Associations Professional Development Council (2004) publication, Learn: Lead;
Succeed. This was a valuable resource that addressed the professional learning practice and
leadership of principals. The leadership policy document had been created for its combined primary and secondary membership across Australia. The council’s aim was to put
leadership development high on the agenda as a key area of school policy, focus and collegial discussion.
I had first used the publication as a scaffold in 2005, in my role as a director, to foster dialogue in my own principals’ network about leadership, succession planning, the skilling of new leaders and the culture of leadership. In posing the question as to how leadership builds professionalism and management capability, I drew on the publication to have principals consider the following questions.
• How are new leaders brought into the culture and real conversations about leadership? • How is it that you determine what it is that you need to know and be able to do in your
leadership role?
• How do you develop a school culture that makes leadership invitational, accessible and inclusive?
It was around these key questions that I framed the construction of the Ethical Decision Making Course for School Leaders in 2012–2013. The course was designed to engage participants in ongoing shared dialogue and reflection which related to the nature of their professional practice, ethics and the decision making within their schools. Learn: Lead;
Succeed remained a key document among the professional development literature I had
read and utilised during my professional career. It continued to pose the hard questions about the role played by leadership within a school organisation. The document continued to resonate with my professional practice. It addressed, in a meaningful way, leadership succession planning and how educational leaders should build appropriate professional development pathways for aspiring leaders. As Learn: Lead; Succeed revealed, such pathways can be traversed through practical experiences and real conversations. This allowed for meaningful reflection on personal practice and understandings. Scenario-based
professional learning places the learning emphasis on the shared collaborative nature of constructing knowledge, reflecting, responding to other points of view and on the development of understanding.
Much of the professional learning currently undertaken by school leaders in public schools is in the form of annual compliance training. This professional learning is designed to pass on large amounts of information that need to be disseminated to members of a school community inclusive of teaching staff, students, parents and organisations with whom the school intersects. This professional learning is primarily designed to meet government policy objectives, statutory responsibilities and legal imperatives. In areas of professional practice, inclusive of child protection, work health and safety, financial planning and teacher accreditation, the professional learning is often designed to support annual audit, compliance and accountability measures. The current era of educational reform within Australia is characterized by heightened levels of verification and accountability as school leaders undertake their demanding professional work in an era of ‘audit cultures’

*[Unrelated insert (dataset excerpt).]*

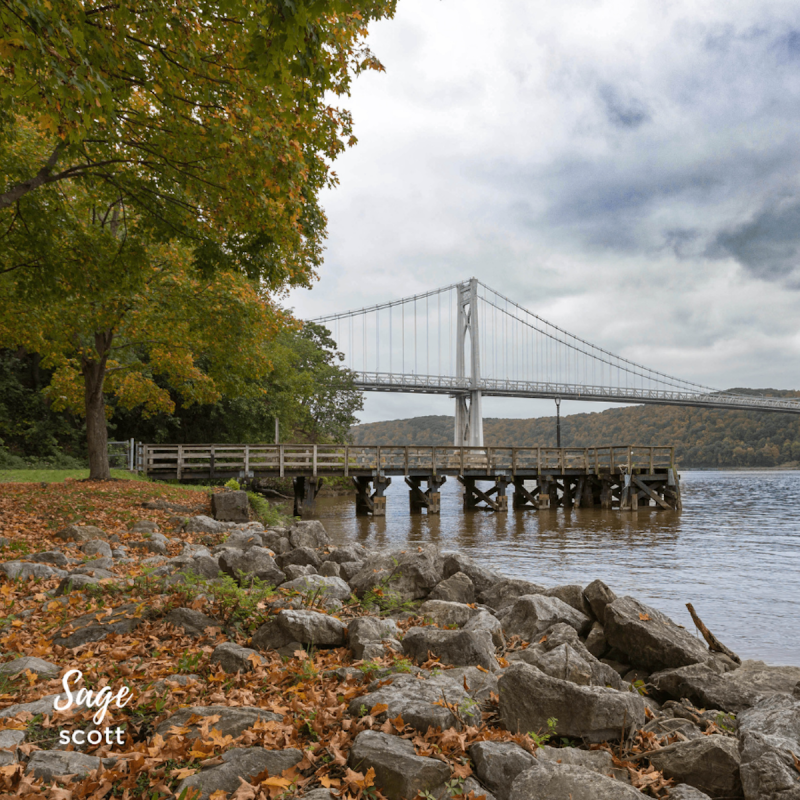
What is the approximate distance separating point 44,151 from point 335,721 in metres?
10.9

(Groundwater-Smith & Mockler, 2009, p. 4). 48
In developing a model of professional learning to support schools, their leaders and the next generation of leaders, I was motivated by the need to use a model that enhanced localised decision making, built skills in problem solving and increased ethical practice in the school community. This model of professional learning was not hierarchical and was removed from links to formal performance appraisal and compliance. The model was driven by principles of transformative adult learning (Mezirow, 1991) and was characterized by collaborative interaction with peers that evidenced sharing, critical thinking and reflection. The key outcome that was sought was building skills within
48 A range of key educational leadership and policy documents 2000-2015 re leadership and accountability
leaders and leadership teams to meet the complex challenges they faced as decision makers. Sally, a relieving primary principal and a participant in the Ethical Decision Making Course, noted in an interview with me how improved decision making skills ‘takes the stress away’ and commented on the value to her as a relieving school leader of sharing and reflecting. Sally viewed this as part of a collaborative process of being able to make ‘more informed decisions’ (Transcript, WS 750049, p. 5).

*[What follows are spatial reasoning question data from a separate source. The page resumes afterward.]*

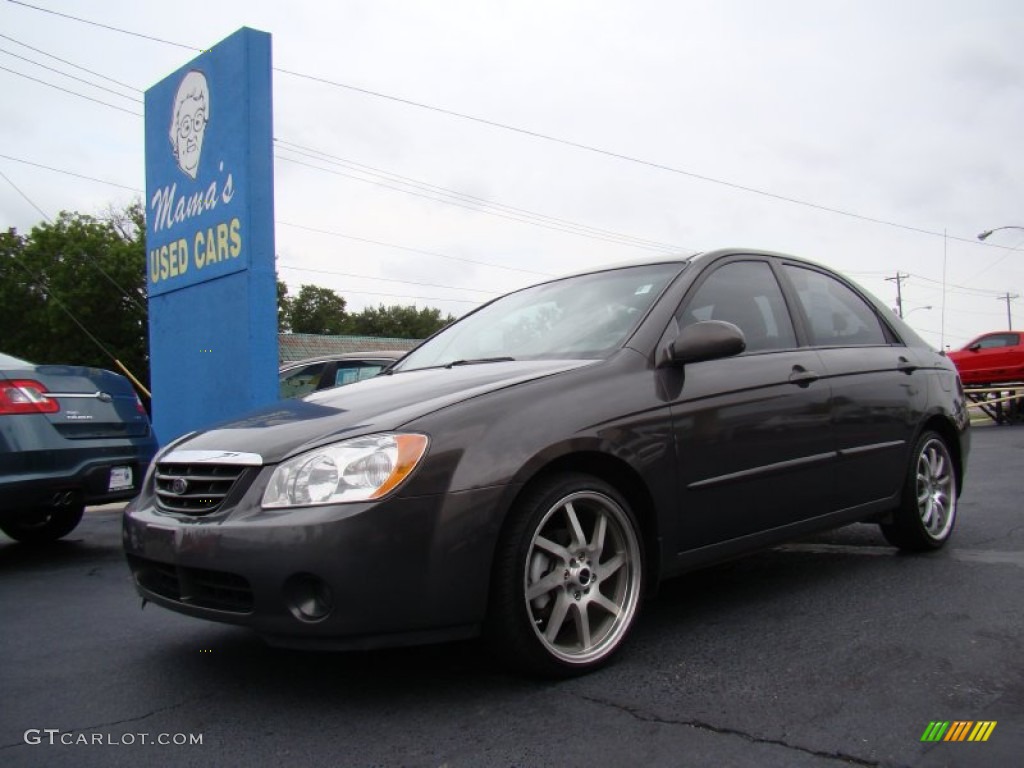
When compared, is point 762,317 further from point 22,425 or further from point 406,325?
point 406,325

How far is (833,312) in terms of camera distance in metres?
4.46

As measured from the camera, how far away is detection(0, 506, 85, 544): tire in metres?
5.89

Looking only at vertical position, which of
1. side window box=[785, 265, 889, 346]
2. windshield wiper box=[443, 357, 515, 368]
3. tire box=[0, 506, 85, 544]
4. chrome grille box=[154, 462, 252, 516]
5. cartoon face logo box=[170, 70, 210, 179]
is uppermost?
cartoon face logo box=[170, 70, 210, 179]

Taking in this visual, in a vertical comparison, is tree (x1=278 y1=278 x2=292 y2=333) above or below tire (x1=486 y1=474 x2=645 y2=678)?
above

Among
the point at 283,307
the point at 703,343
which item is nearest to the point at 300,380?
the point at 703,343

The comment by Sally highlights the way in which ‘stress’ can accompany the decision making processes of school leaders, especially when multiple stakeholders are involved and the issues are complex. The well-being of school leaders and the pressures they face is an area of school welfare that is now receiving more attention from research carried out within Australia (Riley and Langan-Fox, 2014; Riley, 2015). One of the supplementary research questions I posed in my Overarching Narrative was - How do leaders sustain themselves and cope with the increasing demands of their professional working lives? The model of professional learning I utilized in workshops promoted shared collaborative and reflective practices for school leaders as they dealt with complex ethical issues. At a time of significant generational change it was important for new leaders taking up their
leadership roles for the first time to be parts of networks, sharing practice, reflecting and listening to experienced colleagues.

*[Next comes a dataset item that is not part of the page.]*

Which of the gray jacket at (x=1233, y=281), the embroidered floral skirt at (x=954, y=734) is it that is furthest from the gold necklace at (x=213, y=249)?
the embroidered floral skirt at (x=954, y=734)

Sally’s comments about stress also evidence a key aspect of practitioner research in capturing multiple voices, inclusive of those voices who may be unexpected or
overlooked. One researcher has refered to this process as ‘privileging the voices of those with less power’ (Mockler, 2014, p. 154). The interviews conducted with course
participants, as part of the professional learning that was undertaken, allowed me to capture the multiple voices of educational leaders at all stages of their leadership journeys.